── Task input

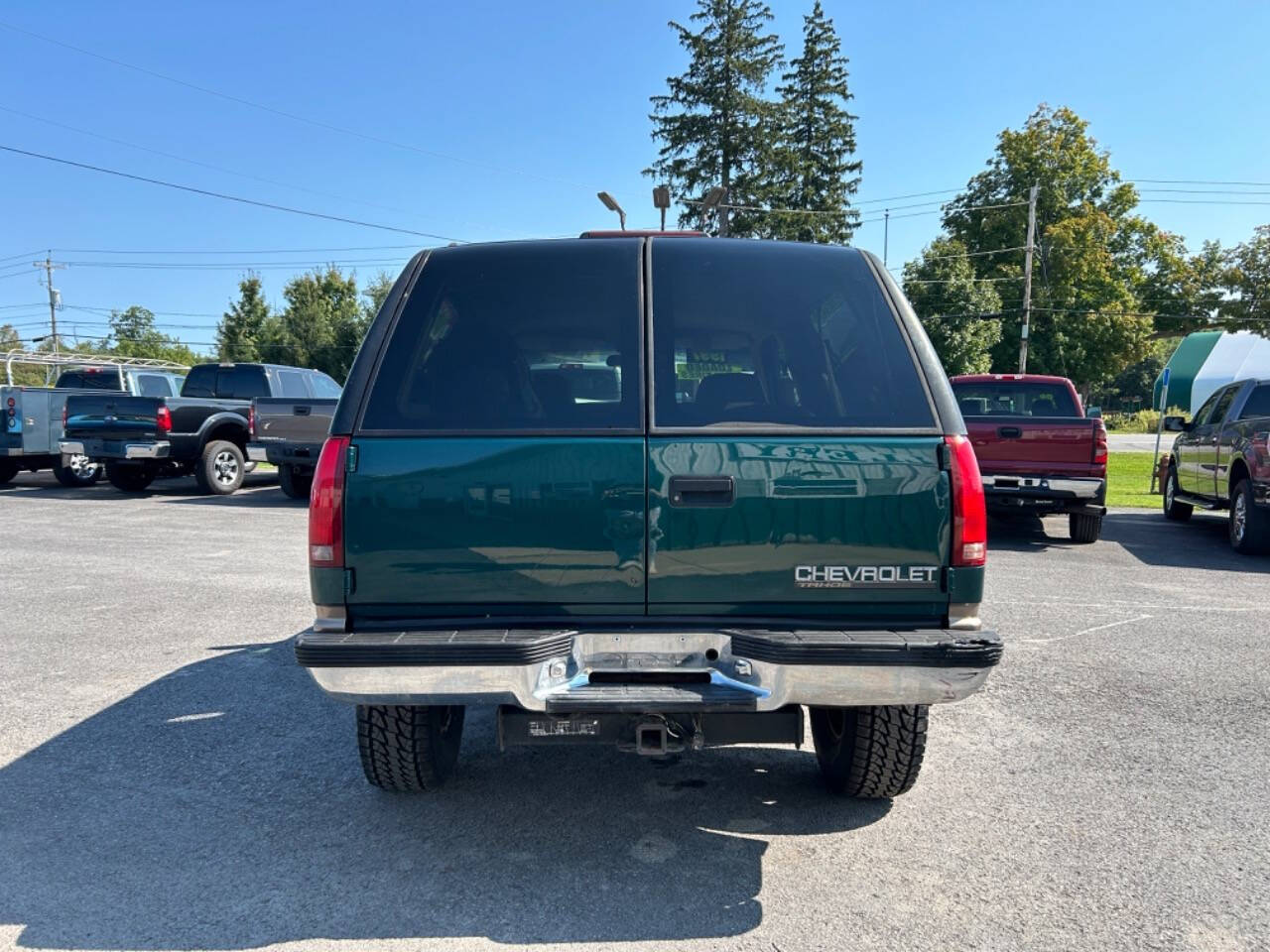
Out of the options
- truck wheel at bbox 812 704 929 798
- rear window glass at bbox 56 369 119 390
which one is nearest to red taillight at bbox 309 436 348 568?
truck wheel at bbox 812 704 929 798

────

**Given instruction**.
Write out the listing above word for word, leaving out the picture.

**Result**.
Out of the options
- truck wheel at bbox 812 704 929 798
- rear window glass at bbox 56 369 119 390
which one is nearest to red taillight at bbox 309 436 348 568?
truck wheel at bbox 812 704 929 798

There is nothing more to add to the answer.